What is being asked » Extract the lines of the listing starting at the line that contains "Would point 535,371" and ending with the final line of the listing, both included, and reproduce them verbatim. Leave the pictures out of your answer.
## BEGIN Data for this exercise
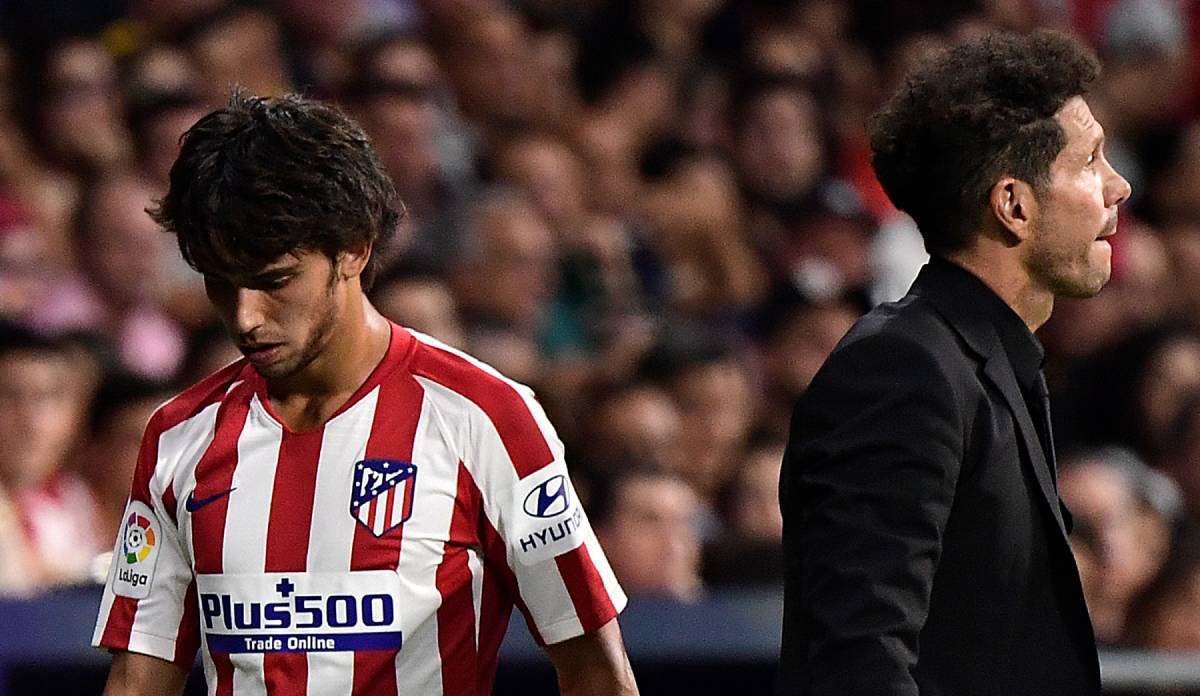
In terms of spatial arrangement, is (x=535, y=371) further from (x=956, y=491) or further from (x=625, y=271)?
(x=956, y=491)

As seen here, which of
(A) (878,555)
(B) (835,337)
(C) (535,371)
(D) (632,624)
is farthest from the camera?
(B) (835,337)

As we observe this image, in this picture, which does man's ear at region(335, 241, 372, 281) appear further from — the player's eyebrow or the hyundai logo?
the hyundai logo

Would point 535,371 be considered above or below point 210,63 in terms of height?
below

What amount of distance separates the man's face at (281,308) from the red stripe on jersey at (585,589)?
424 millimetres

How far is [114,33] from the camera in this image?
662cm

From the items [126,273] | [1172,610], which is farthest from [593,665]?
[126,273]

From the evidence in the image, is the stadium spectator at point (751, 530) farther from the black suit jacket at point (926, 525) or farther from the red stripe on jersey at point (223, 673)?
the black suit jacket at point (926, 525)

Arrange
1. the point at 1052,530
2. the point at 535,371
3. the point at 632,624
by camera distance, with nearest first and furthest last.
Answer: the point at 1052,530 → the point at 632,624 → the point at 535,371

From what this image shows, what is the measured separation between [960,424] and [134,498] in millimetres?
1142

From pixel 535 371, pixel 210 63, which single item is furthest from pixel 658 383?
pixel 210 63

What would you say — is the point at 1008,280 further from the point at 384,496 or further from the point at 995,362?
the point at 384,496

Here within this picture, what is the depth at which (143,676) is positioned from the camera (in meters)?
2.85

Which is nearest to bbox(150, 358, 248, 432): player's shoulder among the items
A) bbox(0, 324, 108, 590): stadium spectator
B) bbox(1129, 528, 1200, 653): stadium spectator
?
bbox(0, 324, 108, 590): stadium spectator

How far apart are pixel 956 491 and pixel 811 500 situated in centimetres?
16
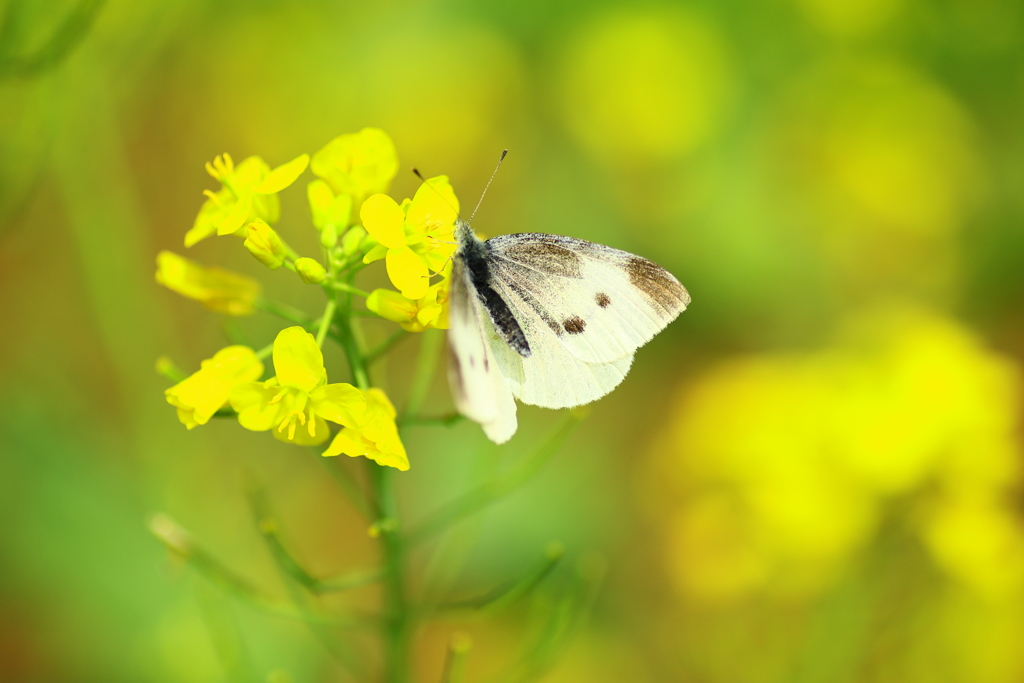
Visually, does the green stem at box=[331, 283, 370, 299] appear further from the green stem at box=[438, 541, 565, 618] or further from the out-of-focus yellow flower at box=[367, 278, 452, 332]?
the green stem at box=[438, 541, 565, 618]

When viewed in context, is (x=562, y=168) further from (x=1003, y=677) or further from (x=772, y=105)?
(x=1003, y=677)

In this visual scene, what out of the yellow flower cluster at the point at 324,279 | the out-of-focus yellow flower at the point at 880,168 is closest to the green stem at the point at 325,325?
## END Data for this exercise
Solution to the exercise »
Would point 535,371 be considered above or below point 210,63 in terms of height?
below

What amount of distance separates the man's face at (281,308) from the red stripe on jersey at (585,589)?
424 millimetres

How far is [114,33] from the camera in this image?
662cm

From the items [126,273] | [1172,610], which is farthest from [593,665]?
[126,273]

From the evidence in the image, is the stadium spectator at point (751, 530) farther from the black suit jacket at point (926, 525) or farther from the red stripe on jersey at point (223, 673)?
the black suit jacket at point (926, 525)

Arrange
1. the point at 1052,530
2. the point at 535,371
3. the point at 632,624
by camera distance, with nearest first and furthest last.
Answer: the point at 1052,530 → the point at 632,624 → the point at 535,371

From what this image shows, what is the measured separation between [960,424] and [134,498] in millimetres?
1142

From pixel 535 371, pixel 210 63, which single item is furthest from pixel 658 383?
pixel 210 63

What would you say — is the point at 1008,280 further from the point at 384,496 or further from the point at 995,362?
the point at 384,496

Here within this picture, what is the depth at which (143,676) is positioned from the camera (in meters)?
2.85

Which is nearest to bbox(150, 358, 248, 432): player's shoulder among the items
A) bbox(0, 324, 108, 590): stadium spectator
B) bbox(1129, 528, 1200, 653): stadium spectator
?
bbox(0, 324, 108, 590): stadium spectator

How far apart are pixel 956 491 and pixel 811 500 situated in centimetres?
16
Visually, does the green stem at box=[331, 283, 370, 299] appear further from the green stem at box=[438, 541, 565, 618] or further from the out-of-focus yellow flower at box=[367, 278, 452, 332]?
the green stem at box=[438, 541, 565, 618]

When viewed in context, is (x=562, y=168) further from (x=1003, y=677) or further from (x=772, y=105)?
(x=1003, y=677)

In this visual scene, what out of the yellow flower cluster at the point at 324,279 | the out-of-focus yellow flower at the point at 880,168 is closest to the green stem at the point at 325,325?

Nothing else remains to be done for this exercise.